Exercise directions: Which lines of the records below contain the string "closer"? Pull out each of those lines in full, matching case exactly.

Material to process:

=-=-=-=-=

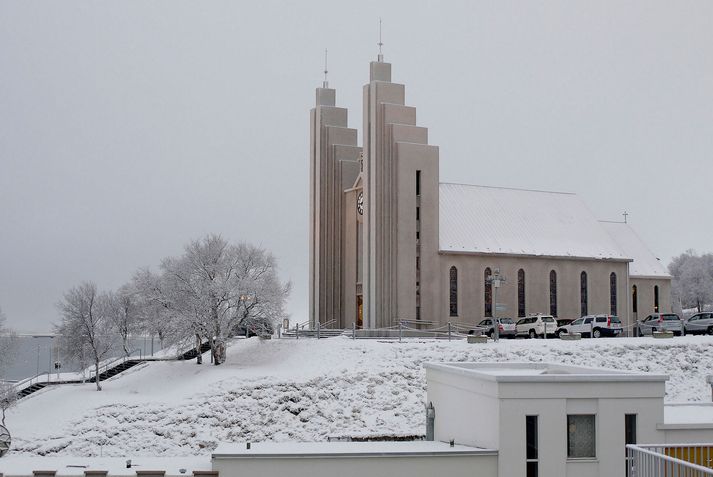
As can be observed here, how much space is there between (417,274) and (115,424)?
886 inches

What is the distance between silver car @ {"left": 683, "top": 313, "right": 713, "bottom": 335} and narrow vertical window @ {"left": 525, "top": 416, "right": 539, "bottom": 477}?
3427 cm

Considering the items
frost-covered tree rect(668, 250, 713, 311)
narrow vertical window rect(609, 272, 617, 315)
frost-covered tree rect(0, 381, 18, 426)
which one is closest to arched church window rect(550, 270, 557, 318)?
narrow vertical window rect(609, 272, 617, 315)

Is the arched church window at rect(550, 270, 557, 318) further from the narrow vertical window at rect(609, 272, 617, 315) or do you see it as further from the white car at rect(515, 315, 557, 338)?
the white car at rect(515, 315, 557, 338)

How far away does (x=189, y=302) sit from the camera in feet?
159

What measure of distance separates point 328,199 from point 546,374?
40.6m

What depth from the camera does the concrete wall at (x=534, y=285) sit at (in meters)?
57.2

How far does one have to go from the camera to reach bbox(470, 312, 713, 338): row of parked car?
5278 centimetres

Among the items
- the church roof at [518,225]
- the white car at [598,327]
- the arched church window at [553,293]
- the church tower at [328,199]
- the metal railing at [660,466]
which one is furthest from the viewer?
the church tower at [328,199]

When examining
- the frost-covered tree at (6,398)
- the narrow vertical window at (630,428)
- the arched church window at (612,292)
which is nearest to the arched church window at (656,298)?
the arched church window at (612,292)

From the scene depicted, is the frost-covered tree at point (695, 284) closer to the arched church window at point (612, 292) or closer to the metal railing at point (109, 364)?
the arched church window at point (612, 292)

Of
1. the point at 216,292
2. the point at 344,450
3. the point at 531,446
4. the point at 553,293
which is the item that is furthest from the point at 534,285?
the point at 344,450

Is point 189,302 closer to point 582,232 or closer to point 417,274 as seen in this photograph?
point 417,274

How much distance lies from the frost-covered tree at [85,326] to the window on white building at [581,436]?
3107 centimetres

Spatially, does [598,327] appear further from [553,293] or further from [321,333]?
[321,333]
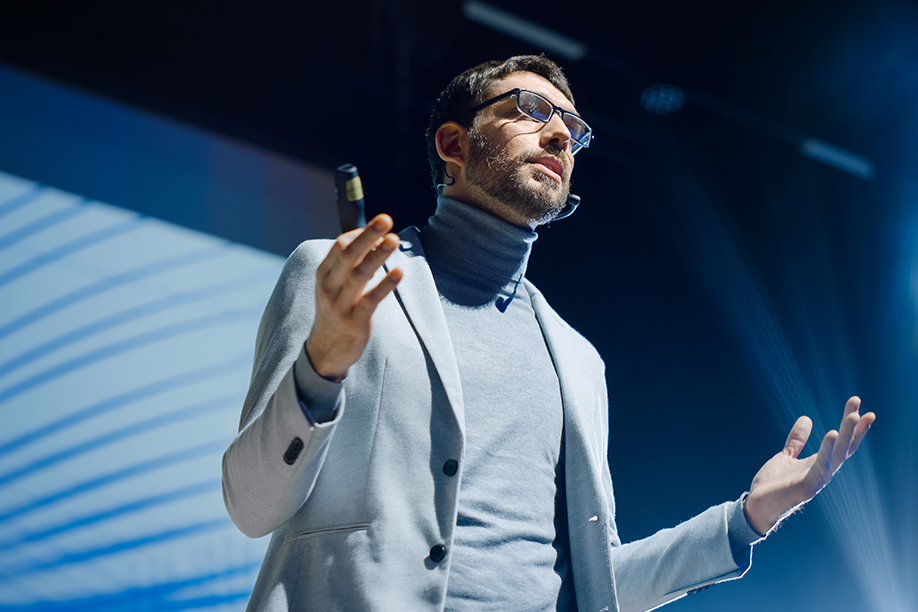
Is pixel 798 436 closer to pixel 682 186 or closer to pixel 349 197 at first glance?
pixel 349 197

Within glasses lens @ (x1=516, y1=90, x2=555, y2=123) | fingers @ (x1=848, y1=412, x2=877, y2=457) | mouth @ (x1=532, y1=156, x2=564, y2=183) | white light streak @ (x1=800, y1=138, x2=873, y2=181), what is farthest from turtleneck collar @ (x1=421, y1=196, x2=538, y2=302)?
white light streak @ (x1=800, y1=138, x2=873, y2=181)

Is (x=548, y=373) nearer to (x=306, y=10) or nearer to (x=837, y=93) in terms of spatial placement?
(x=306, y=10)

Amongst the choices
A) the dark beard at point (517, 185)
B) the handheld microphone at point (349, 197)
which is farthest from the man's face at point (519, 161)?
the handheld microphone at point (349, 197)

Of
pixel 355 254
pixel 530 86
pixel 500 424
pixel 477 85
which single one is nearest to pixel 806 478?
pixel 500 424

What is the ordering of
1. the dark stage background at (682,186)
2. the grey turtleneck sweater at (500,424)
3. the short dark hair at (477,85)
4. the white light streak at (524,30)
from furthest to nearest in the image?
the white light streak at (524,30) < the dark stage background at (682,186) < the short dark hair at (477,85) < the grey turtleneck sweater at (500,424)

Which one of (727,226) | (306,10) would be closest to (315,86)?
(306,10)

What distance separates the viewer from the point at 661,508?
2381 millimetres

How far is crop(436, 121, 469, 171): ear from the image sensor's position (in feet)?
5.26

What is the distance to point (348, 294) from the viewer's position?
748mm

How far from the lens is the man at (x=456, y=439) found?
842mm

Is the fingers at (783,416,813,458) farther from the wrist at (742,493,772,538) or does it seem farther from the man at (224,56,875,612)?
the wrist at (742,493,772,538)

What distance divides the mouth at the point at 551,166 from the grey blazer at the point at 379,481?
16.2 inches

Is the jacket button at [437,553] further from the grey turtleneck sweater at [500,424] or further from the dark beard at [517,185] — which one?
the dark beard at [517,185]

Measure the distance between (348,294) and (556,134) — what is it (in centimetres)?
89
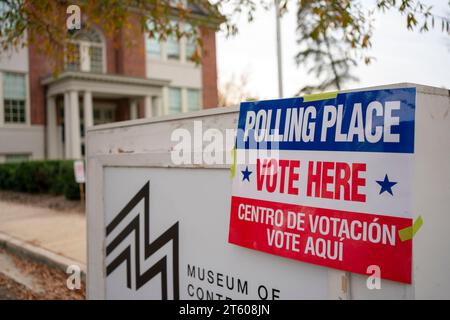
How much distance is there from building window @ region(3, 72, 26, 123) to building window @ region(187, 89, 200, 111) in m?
10.2

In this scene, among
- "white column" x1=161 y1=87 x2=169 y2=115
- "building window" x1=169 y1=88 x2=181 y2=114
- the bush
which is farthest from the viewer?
"building window" x1=169 y1=88 x2=181 y2=114

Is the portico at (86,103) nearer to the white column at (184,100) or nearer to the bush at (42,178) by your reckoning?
the white column at (184,100)

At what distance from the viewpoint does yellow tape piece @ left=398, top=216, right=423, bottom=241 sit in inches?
62.0

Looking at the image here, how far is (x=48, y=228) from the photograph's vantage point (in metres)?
8.70

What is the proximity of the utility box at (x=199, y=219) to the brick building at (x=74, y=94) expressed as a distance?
1642 cm

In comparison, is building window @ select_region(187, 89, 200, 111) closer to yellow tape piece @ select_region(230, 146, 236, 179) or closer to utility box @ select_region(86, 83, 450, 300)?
utility box @ select_region(86, 83, 450, 300)

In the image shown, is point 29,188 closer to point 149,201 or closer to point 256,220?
point 149,201

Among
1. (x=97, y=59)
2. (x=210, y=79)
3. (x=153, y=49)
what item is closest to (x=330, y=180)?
(x=97, y=59)

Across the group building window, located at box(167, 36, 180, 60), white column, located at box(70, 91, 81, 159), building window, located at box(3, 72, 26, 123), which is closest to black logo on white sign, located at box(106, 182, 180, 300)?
white column, located at box(70, 91, 81, 159)

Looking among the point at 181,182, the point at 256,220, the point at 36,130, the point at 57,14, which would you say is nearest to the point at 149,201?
the point at 181,182

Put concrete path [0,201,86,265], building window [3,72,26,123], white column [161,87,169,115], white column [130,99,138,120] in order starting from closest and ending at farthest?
1. concrete path [0,201,86,265]
2. building window [3,72,26,123]
3. white column [130,99,138,120]
4. white column [161,87,169,115]

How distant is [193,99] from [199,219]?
26.6 metres

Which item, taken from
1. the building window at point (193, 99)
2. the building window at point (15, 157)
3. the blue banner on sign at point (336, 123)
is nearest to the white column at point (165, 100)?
the building window at point (193, 99)

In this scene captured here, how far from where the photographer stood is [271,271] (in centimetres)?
216
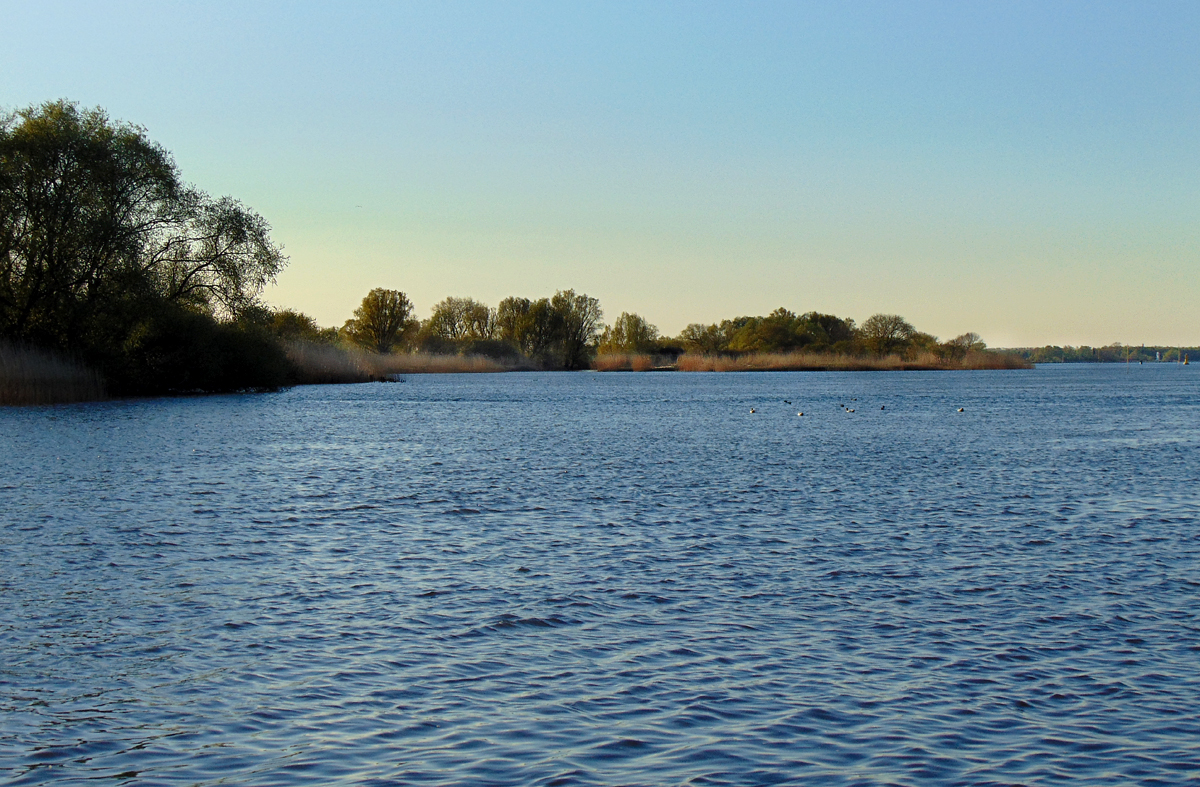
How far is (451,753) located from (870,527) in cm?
1028

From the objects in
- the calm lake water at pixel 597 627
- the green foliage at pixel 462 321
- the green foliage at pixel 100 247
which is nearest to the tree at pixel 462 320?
the green foliage at pixel 462 321

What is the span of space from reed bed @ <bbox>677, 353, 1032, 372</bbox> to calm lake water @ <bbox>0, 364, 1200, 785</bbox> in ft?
397

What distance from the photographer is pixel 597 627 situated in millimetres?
9773

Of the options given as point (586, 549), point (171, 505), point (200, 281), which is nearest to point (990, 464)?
point (586, 549)

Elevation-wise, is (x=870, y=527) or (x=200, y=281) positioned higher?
(x=200, y=281)

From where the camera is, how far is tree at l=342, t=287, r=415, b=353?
140m

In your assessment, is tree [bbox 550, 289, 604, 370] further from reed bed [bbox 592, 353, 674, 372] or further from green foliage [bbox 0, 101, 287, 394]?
green foliage [bbox 0, 101, 287, 394]

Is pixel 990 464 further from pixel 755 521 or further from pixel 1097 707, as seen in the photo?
pixel 1097 707

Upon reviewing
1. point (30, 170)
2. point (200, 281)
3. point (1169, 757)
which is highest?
point (30, 170)

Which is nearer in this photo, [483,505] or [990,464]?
[483,505]

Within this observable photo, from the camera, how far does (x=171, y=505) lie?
1766cm

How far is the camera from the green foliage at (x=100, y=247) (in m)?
50.0

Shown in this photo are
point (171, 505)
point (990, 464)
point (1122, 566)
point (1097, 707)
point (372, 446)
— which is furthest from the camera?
point (372, 446)

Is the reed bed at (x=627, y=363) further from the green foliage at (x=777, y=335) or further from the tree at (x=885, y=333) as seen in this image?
the tree at (x=885, y=333)
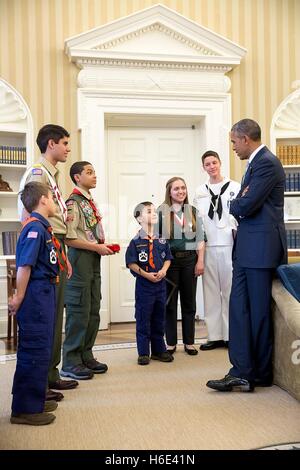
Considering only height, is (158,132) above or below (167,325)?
above

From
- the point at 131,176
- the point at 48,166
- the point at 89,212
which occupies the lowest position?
the point at 89,212

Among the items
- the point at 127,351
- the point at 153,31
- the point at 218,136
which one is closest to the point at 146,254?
the point at 127,351

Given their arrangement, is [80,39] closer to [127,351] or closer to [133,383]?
[127,351]

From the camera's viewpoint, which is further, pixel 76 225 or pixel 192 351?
pixel 192 351

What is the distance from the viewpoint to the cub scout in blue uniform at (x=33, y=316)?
237 cm

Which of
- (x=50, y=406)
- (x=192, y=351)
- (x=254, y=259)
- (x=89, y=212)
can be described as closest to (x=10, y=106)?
(x=89, y=212)

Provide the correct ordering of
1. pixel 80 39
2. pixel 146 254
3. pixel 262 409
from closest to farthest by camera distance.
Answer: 1. pixel 262 409
2. pixel 146 254
3. pixel 80 39

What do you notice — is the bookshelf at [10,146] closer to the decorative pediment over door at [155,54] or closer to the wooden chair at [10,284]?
the wooden chair at [10,284]

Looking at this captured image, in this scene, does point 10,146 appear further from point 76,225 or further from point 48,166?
point 48,166

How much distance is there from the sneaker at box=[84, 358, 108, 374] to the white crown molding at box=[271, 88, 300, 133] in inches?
124

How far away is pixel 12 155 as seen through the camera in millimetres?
4887

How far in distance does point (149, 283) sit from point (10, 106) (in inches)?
93.6

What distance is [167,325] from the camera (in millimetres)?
3859

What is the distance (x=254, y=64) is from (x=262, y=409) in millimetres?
3839
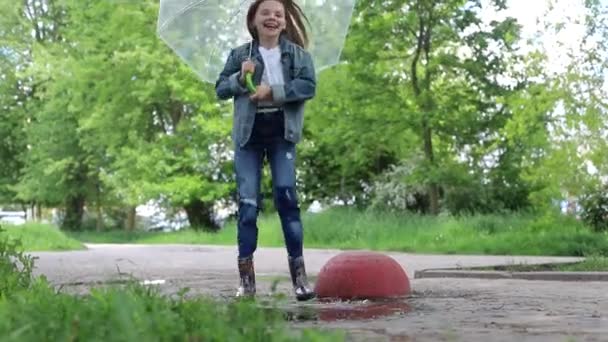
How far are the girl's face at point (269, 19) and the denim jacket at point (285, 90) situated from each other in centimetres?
12

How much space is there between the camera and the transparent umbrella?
23.7 ft

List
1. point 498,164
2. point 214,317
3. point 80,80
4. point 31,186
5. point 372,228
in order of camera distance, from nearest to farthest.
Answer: point 214,317
point 372,228
point 498,164
point 80,80
point 31,186

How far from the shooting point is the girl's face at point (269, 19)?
641cm

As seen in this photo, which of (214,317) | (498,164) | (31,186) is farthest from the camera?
(31,186)

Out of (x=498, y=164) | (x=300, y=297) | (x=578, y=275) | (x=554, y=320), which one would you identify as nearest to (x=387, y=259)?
(x=300, y=297)

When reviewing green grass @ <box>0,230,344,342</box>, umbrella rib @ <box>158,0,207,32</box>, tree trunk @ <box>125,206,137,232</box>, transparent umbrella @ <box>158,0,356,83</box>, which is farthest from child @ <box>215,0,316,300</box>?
tree trunk @ <box>125,206,137,232</box>

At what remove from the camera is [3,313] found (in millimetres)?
3133

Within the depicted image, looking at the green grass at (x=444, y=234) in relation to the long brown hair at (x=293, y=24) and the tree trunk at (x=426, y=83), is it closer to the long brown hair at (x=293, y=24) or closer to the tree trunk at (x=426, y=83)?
the tree trunk at (x=426, y=83)

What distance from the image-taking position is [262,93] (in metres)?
6.10

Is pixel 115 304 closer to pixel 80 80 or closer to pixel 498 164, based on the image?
pixel 498 164

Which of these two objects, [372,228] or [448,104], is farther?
[448,104]

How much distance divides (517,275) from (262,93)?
152 inches

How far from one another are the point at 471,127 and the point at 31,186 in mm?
22102

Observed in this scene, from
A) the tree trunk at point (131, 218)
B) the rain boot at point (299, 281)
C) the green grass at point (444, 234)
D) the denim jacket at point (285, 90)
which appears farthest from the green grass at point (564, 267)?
the tree trunk at point (131, 218)
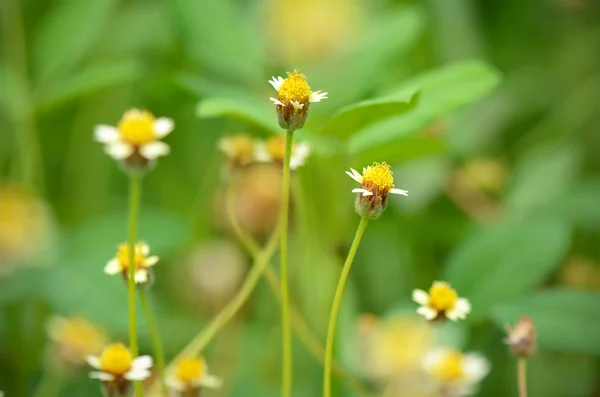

=-=-=-=-=

Full output:
From the scene depicted, is the frost-covered tree at point (695, 284) closer to the arched church window at point (612, 292) or closer to the metal railing at point (109, 364)?
Is point 189,302 closer to point 582,232 or closer to point 417,274 as seen in this photograph?
Is pixel 798 436 closer to pixel 682 186 or closer to pixel 349 197 at first glance?
In comparison, is building window @ select_region(187, 89, 200, 111) closer to yellow tape piece @ select_region(230, 146, 236, 179) or closer to utility box @ select_region(86, 83, 450, 300)?
In the image shown, is point 29,188 closer to point 149,201 or closer to point 256,220?
Given their arrangement, is [80,39] closer to [127,351] or closer to [133,383]?
What do you notice — is the bookshelf at [10,146] closer to the decorative pediment over door at [155,54] or closer to the wooden chair at [10,284]?
Within the depicted image, looking at the green grass at (x=444, y=234) in relation to the long brown hair at (x=293, y=24) and the tree trunk at (x=426, y=83), is it closer to the long brown hair at (x=293, y=24) or closer to the tree trunk at (x=426, y=83)?
Is pixel 115 304 closer to pixel 80 80 or closer to pixel 498 164, based on the image?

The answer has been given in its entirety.